Аппетит пропадает моментально. Бросаю на Воронова уничижительный взгляд и, встав, прохожу к своей сумке, чтобы достать шорты и растянутую старую футболку на десять размеров больше, которые служат пижамой. Прижав их к груди, неуверенно оборачиваюсь на Антонина.
– Ты мог бы выйти?
Он бросает на меня насмешливый взгляд, демонстративно осматривая сверху вниз, и снова возвращается к лицу, а потом отрезает:
– Нет.
Коротко выдыхаю, прикрыв глаза. Желание сказать ему что-то обидное велико, да только приходится сдержаться, чтобы он не взорвался, как в тот раз, рядом с трейлером. Как я могла вообще рассчитывать, что этот грубиян проявит хоть малейшее уважение и соблюдение приличий? Тут даже спор затевать бессмысленно, поэтому я резко задвигаю ширму и быстро переодеваюсь, жалея лишь о том, что не взяла теплую пижаму, потому что в этой слишком зябко. Но откуда мне было знать, что я замерзну в июне? Снова засовываю нож за пояс, складываю свои вещи аккуратно на стоящий рядом стул и неуверенно посматриваю на кровать.

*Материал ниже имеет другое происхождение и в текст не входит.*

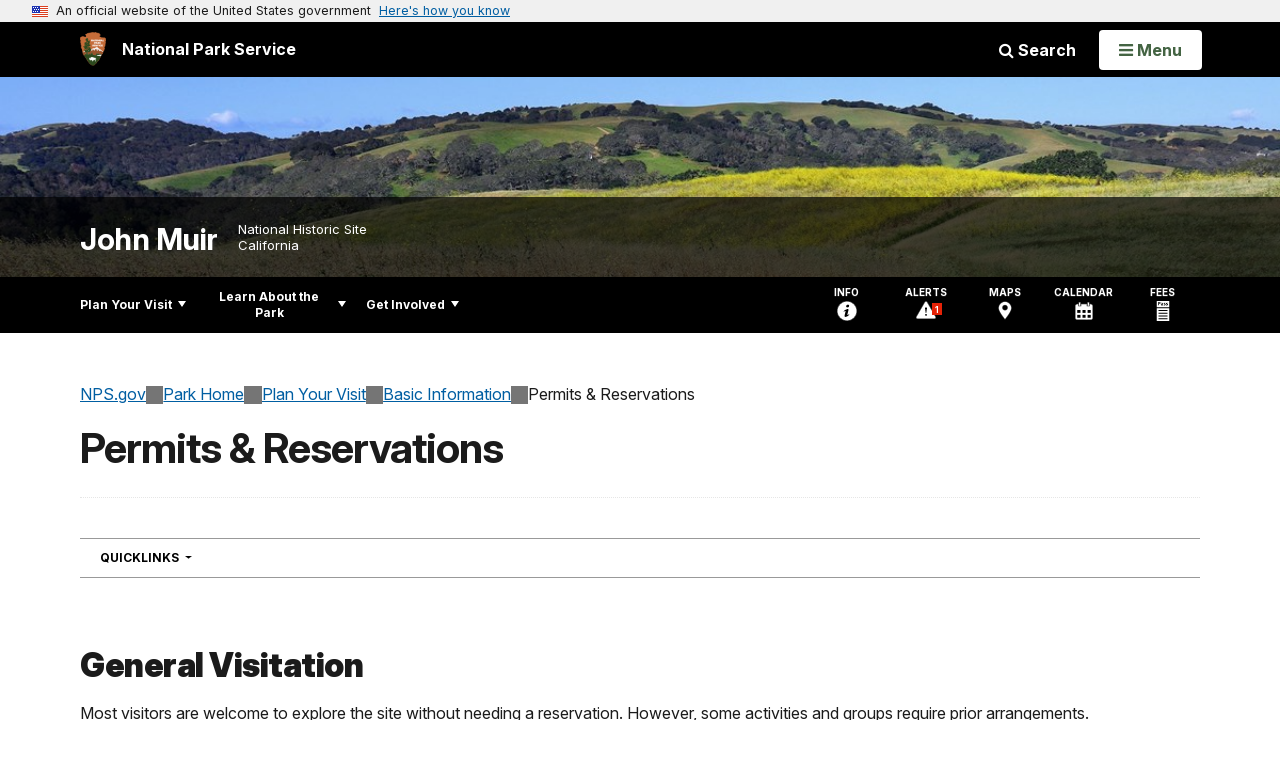

--- FILE ---
content_type: text/html;charset=UTF-8
request_url: https://www.nps.gov/customcf/nps_nav/site_json.cfm?rootsubsiteid=/jomu
body_size: 1442
content:
{"p":[{"t":"Park Home","u":"/index.htm"},{"p":[{"p":[{"t":"Operating Hours & Seasons","u":"/planyourvisit/hours.htm"},{"t":"Fees & Passes","u":"/planyourvisit/fees.htm"},{"t":"Current Conditions","u":"/planyourvisit/conditions.htm"},{"t":"Permits & Reservations","u":"/planyourvisit/permitsandreservations.htm"},{"t":"Frequently Asked Questions","u":"/planyourvisit/frequently-asked-questions.htm"},{"t":"Weather","u":"/planyourvisit/weather.htm"},{"t":"Pets","u":"/planyourvisit/pets.htm"}],"c":"has-sub","t":"Basic Information","u":"/planyourvisit/basicinfo.htm"},{"p":[{"t":"Maps","u":"/planyourvisit/maps.htm"}],"c":"has-sub","t":"Directions & Transportation","u":"/planyourvisit/directions.htm"},{"t":"Eating & Sleeping","u":"/planyourvisit/eatingsleeping.htm"},{"p":[{"t":"The Muir House","u":"/planyourvisit/the-historic-home-of-john-muir.htm"},{"t":"Cell Phone Tours","u":"/planyourvisit/cell-phone-tours-of-the-grounds.htm"},{"t":"The Strentzel/Muir Gravesite","u":"/planyourvisit/gravesite-tour.htm"},{"t":"Seasonal Programs","u":"/planyourvisit/seasonal-programs.htm"},{"t":"Martinez Adobe","u":"/planyourvisit/martinez-adobe.htm"},{"t":"Outdoor Activities","u":"/planyourvisit/outdooractivities.htm"}],"c":"has-sub","t":"Things To Do","u":"/planyourvisit/things2do.htm"},{"t":"Trip Ideas","u":"/planyourvisit/tripideas.htm"},{"t":"Calendar","u":"/planyourvisit/calendar.htm"},{"t":"Safety","u":"/planyourvisit/safety.htm"},{"t":"Accessibility","u":"/planyourvisit/accessibility.htm"}],"c":"has-sub","t":"Plan Your Visit","u":"/planyourvisit/index.htm"},{"p":[{"p":[{"t":"News Releases","u":"/learn/news/newsreleases.htm"},{"t":"Press Kit","u":"/learn/news/presskit.htm"}],"c":"has-sub","t":"News","u":"/learn/news/index.htm"},{"p":[{"t":"Photo Gallery","u":"/learn/photosmultimedia/photogallery.htm"},{"t":"Multimedia Presentations","u":"/learn/photosmultimedia/multimedia.htm"}],"c":"has-sub","t":"Photos & Multimedia","u":"/learn/photosmultimedia/index.htm"},{"p":[{"p":[{"t":"Who Was John Muir?","u":"/learn/historyculture/who-was-john-muir.htm"},{"t":"Dr. John Theophile Strentzel","u":"/learn/historyculture/dr-john-theophile-strentzel.htm"},{"t":"Louisiana Erwin Strentzel","u":"/learn/historyculture/louisiana-erwin-strentzel.htm"},{"t":"Louisa \"Louie\" Muir","u":"/learn/historyculture/louisa-louie-muir.htm"},{"t":"Wanda Muir-Hanna","u":"/learn/historyculture/wanda-muir-hanna.htm"},{"t":"Helen Muir-Funk","u":"/learn/historyculture/helen-muir-funk.htm"},{"t":"William Keith","u":"/learn/historyculture/william-keith.htm"},{"t":"Jeanne C. Carr","u":"/learn/historyculture/jeanne-c-carr.htm"},{"t":"John Muir and President Roosevelt","u":"/learn/historyculture/john-muir-and-president-roosevelt.htm"}],"c":"has-sub","t":"People","u":"/learn/historyculture/people.htm"},{"p":[{"t":"John Muir and Alaska","u":"/learn/historyculture/john-muir-and-alaska.htm"},{"t":"John Muir and Yosemite","u":"/learn/historyculture/john-muir-and-yosemite.htm"},{"t":"John Muir and Mount Shasta","u":"/learn/historyculture/john-muir-and-mount-shasta.htm"},{"t":"Hetch Hetchy Timeline","u":"/learn/historyculture/the-hetch-hetchy-timeline.htm"}],"c":"has-sub","t":"Places","u":"/learn/historyculture/places.htm"},{"t":"Muir Family Tree","u":"/learn/historyculture/muir-family-statistics.htm"},{"t":"John Muir Timeline","u":"/learn/historyculture/john-muir-timeline.htm"},{"t":"John Muir Books and Publications","u":"/learn/historyculture/john-muir-s-books-and-publications.htm"},{"t":"John Muir Quotes","u":"/learn/historyculture/john-muir-quotes.htm"},{"t":"Collections","u":"/learn/historyculture/collections.htm"},{"t":"Inventions","u":"/learn/photosmultimedia/general-images.htm"}],"c":"has-sub","t":"History & Culture","u":"/learn/historyculture/index.htm"},{"p":[{"c":"isHidden","t":"Climate Change","u":"/learn/nature/climate-change.htm"},{"p":[{"t":"Reptiles & Amphibians","u":"/learn/nature/reptiles-amphibians.htm"},{"t":"Birds","u":"/learn/nature/birds.htm"},{"t":"Mammals","u":"/learn/nature/mammals.htm"}],"c":"has-sub","t":"Animals","u":"/learn/nature/animals.htm"},{"p":[{"t":"California Native Garden","u":"/learn/nature/california-native-plant-garden.htm"},{"t":"John Muir's Sequoia","u":"/learn/nature/john-muir-s-sequoia.htm"},{"c":"isHidden","t":"Invasive Plants","u":"/learn/nature/invasive-plants.htm"}],"c":"has-sub","t":"Plants","u":"/learn/nature/plants.htm"},{"t":"Natural Features & Ecosystems","u":"/learn/nature/naturalfeaturesandecosystems.htm"}],"c":"has-sub","t":"Nature","u":"/learn/nature/index.htm"},{"p":[{"t":"Curriculum Materials","u":"/learn/education/curriculum-materials.htm"}],"c":"has-sub","t":"Education","u":"/learn/education.htm"},{"p":[{"t":"Junior Ranger","u":"/learn/kidsyouth/junior-ranger.htm"},{"t":"Online Activities and Learning for Kids","u":"/learn/kidsyouth/online-activities-and-learning-for-kids.htm"}],"c":"has-sub","t":"Kids & Youth","u":"/learn/kidsyouth/index.htm"},{"p":[{"t":"Our Staff & Offices","u":"/learn/management/staffandoffices.htm"},{"t":"Laws & Policies","u":"/learn/management/lawsandpolicies.htm"},{"t":"Freedom Of Information Act","u":"/learn/management/foia.htm"}],"c":"has-sub","t":"Management","u":"/learn/management/index.htm"},{"t":"Park Store","u":"/learn/bookstore.htm"}],"c":"has-sub","t":"Learn About the Park","u":"/learn/index.htm"},{"p":[{"t":"Partners","u":"/getinvolved/partners.htm"},{"t":"Volunteer","u":"/getinvolved/volunteer.htm"},{"p":[{"t":"Internship Opportunities","u":"/getinvolved/internship-opportunities.htm"},{"t":"Youth Conservation Corps","u":"/learn/management/youth-conservation-corps.htm"}],"c":"has-sub","t":"Work With Us","u":"/getinvolved/workwithus.htm"},{"t":"Planning","u":"/getinvolved/planning.htm"}],"c":"has-sub","t":"Get Involved","u":"/getinvolved/index.htm"}],"r":"/jomu","nt":"Explore This Park"}

--- FILE ---
content_type: text/html;charset=UTF-8
request_url: https://www.nps.gov/customcf/banner_image/get-banner-image-json.cfm?sitecode=jomu
body_size: 224
content:
{"DATA":{"description":"","src":"/common/uploads/banner_image/pwr/AB4AE595-D556-F8BC-FCF5C66973387D23.jpg","crops":[{"src":"/common/uploads/banner_image/pwr/homepage/AB4AE595-D556-F8BC-FCF5C66973387D23.jpg","link":"","id":625250,"aspect_ratio":3.00,"coordinates":"{\"ar\":3,\"x\":0,\"y\":322.85903594673255,\"s\":1,\"w\":3000,\"h\":874.6355685131196}"},{"src":"/common/uploads/banner_image/pwr/secondary/AB4AE595-D556-F8BC-FCF5C66973387D23.jpg","link":"","id":625251,"aspect_ratio":6.00,"coordinates":"{\"ar\":6,\"x\":0,\"y\":418.82883970402474,\"s\":1,\"w\":3000,\"h\":500}"}],"title":"","id":"316229","kicker":"","alt_text":"A hilly trail meanders through a field of grass and flowers. Trees can be seen in the background. "}}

– Антонин, – окликаю, надеясь, что мой голос ровный и спокойный, а не звенит от напряжения.
Слышу шаги, и Воронов отодвигает ширму, оказываясь совсем близко, вторгаясь в личное пространство.
– Выбираешь, с какой стороны будешь спать? – ехидно тянет он, опуская взгляд на меня и игнорируя мой возмущенный вид.
– Н-нет, – я резко оборачиваюсь, почти упираясь носом в его грудь. Инстинктивно делаю шаг назад, спотыкаюсь о кровать и с размаху падаю на нее. От собственной суетливости загораются щеки, теперь мое положение выглядит еще более жалко, а глаза Воронова сверкают в полумраке опасным блеском. – Я хотела предложить занимать кровать по очереди. Одну ночь ты, одну я, и так…
– Нет, Грин, – Антонин без улыбки смотрит на меня сверху вниз, – я буду спать на кровати все ночи, а вот где будешь ты – решать тебе.